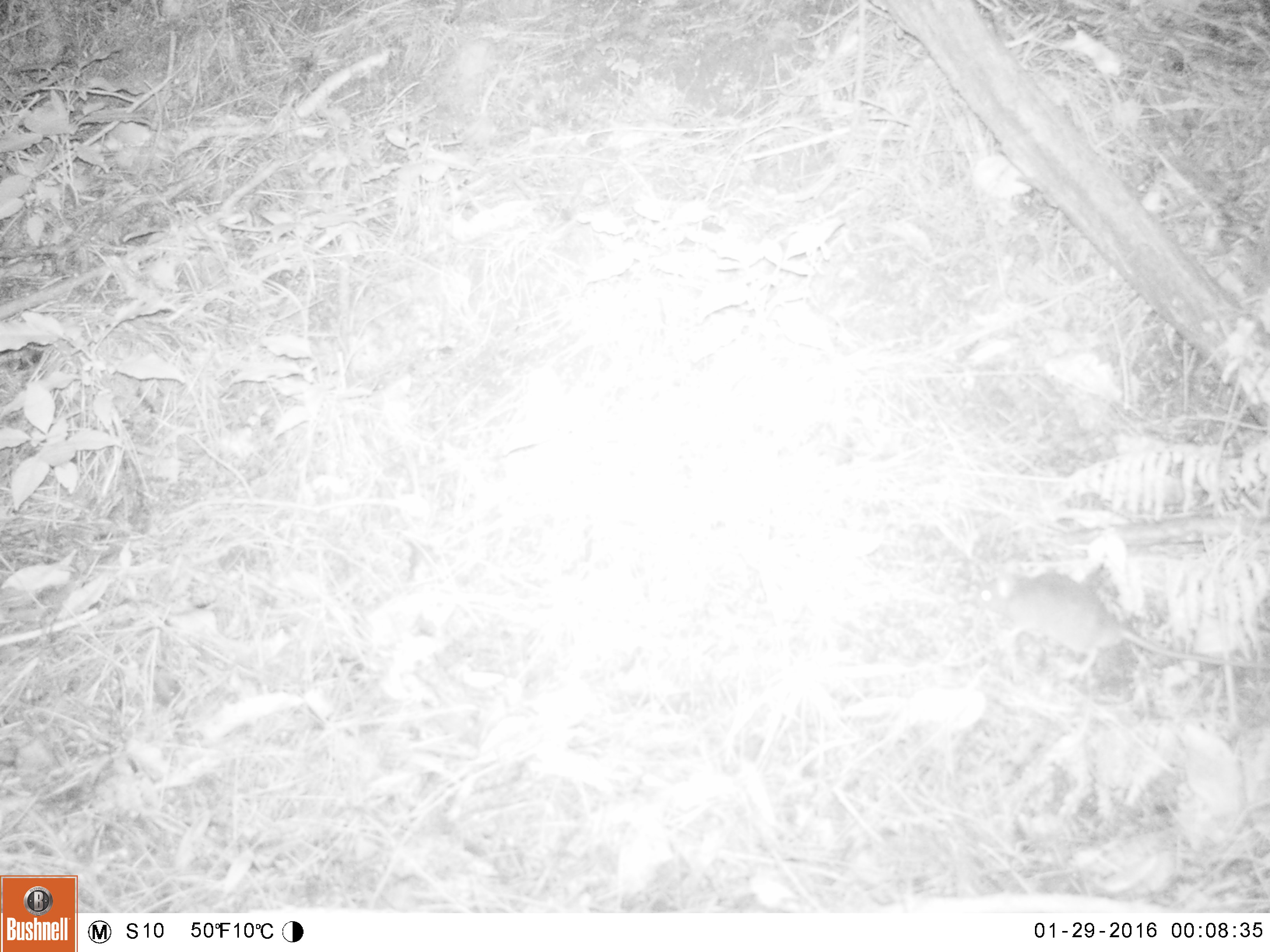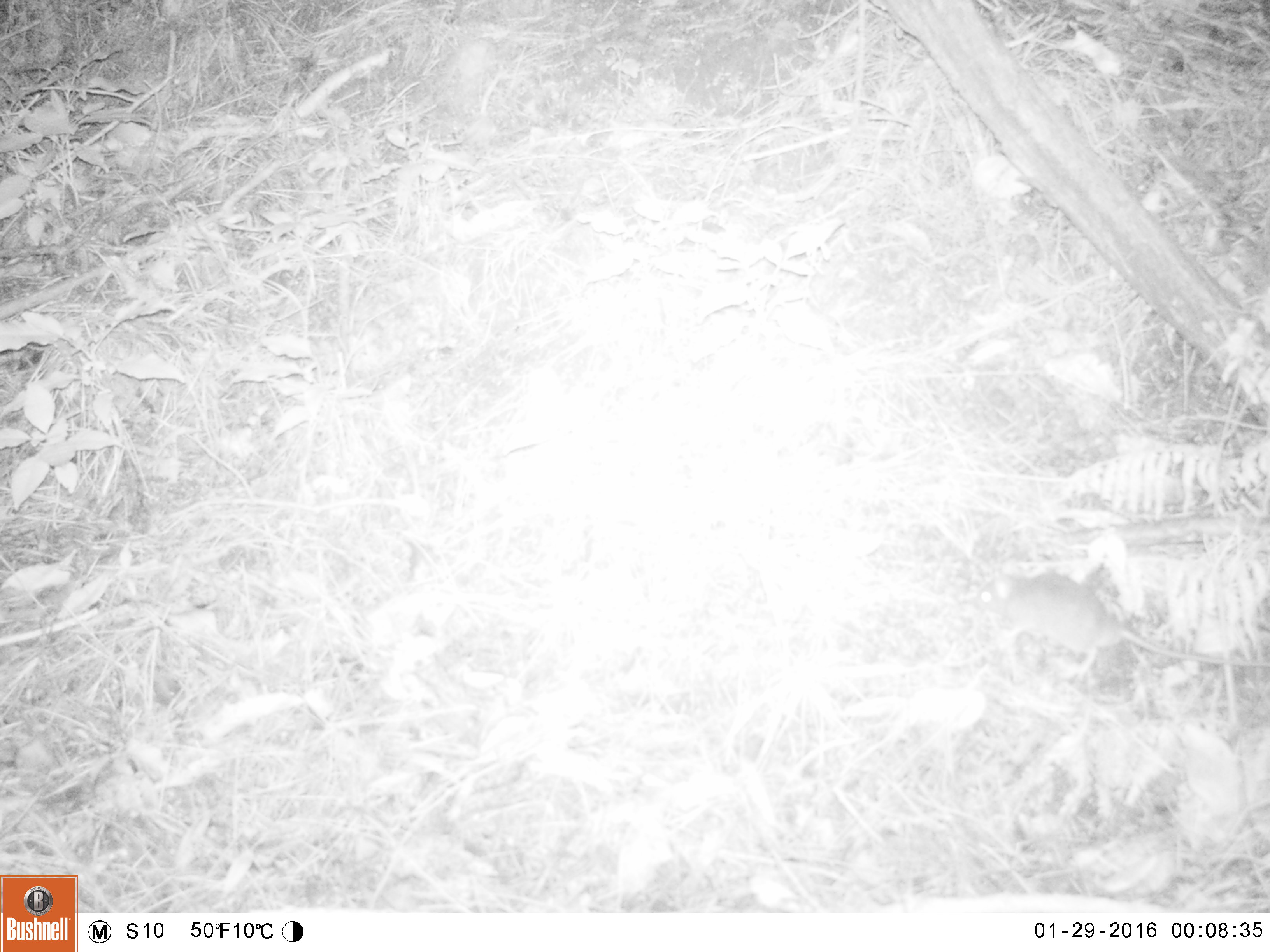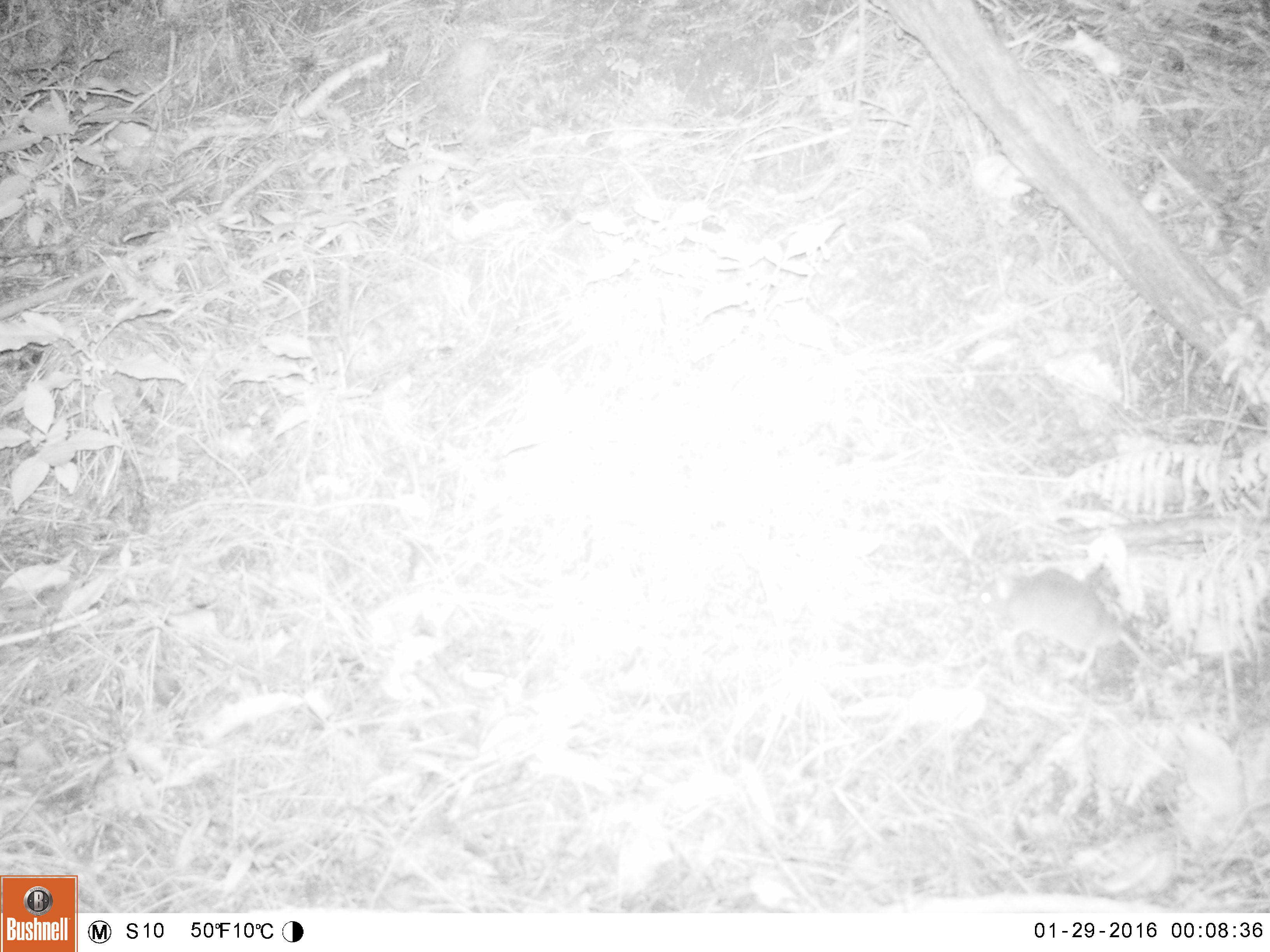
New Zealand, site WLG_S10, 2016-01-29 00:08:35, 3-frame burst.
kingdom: Animalia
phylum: Chordata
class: Mammalia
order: Rodentia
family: Muridae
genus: Rattus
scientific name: Rattus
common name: rat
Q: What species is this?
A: Rat (Rattus).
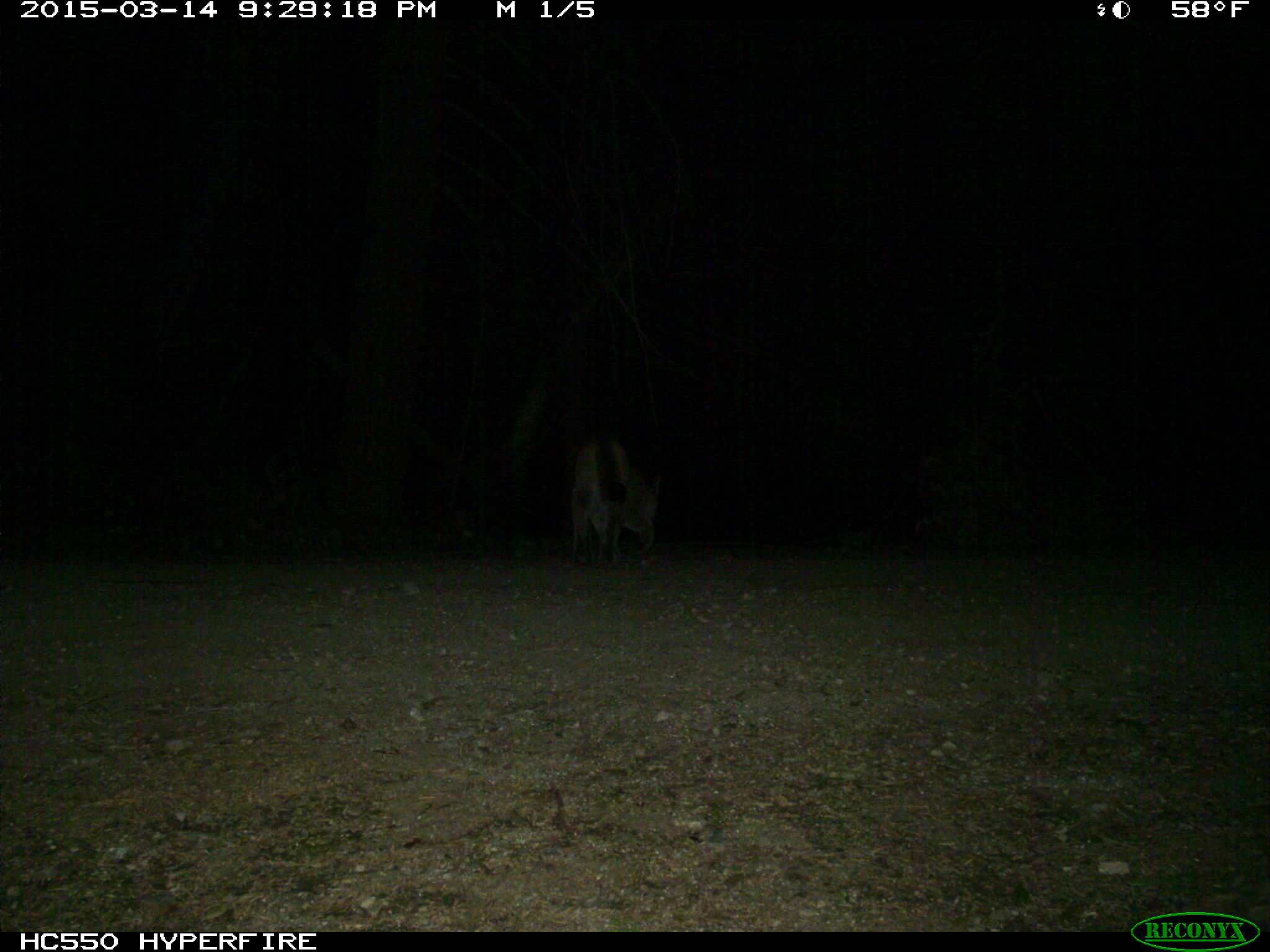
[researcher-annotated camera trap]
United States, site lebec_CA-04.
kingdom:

What to work on -
From the first line to the last, repeat the material exactly, but drop the pictures.

Answer section -
New Zealand, site WLG_S10, 2016-01-29 00:08:35, 3-frame burst.
kingdom: Animalia
phylum: Chordata
class: Mammalia
order: Rodentia
family: Muridae
genus: Rattus
scientific name: Rattus
common name: rat
Q: What species is this?
A: Rat (Rattus).
[researcher-annotated camera trap]
United States, site lebec_CA-04.
kingdom:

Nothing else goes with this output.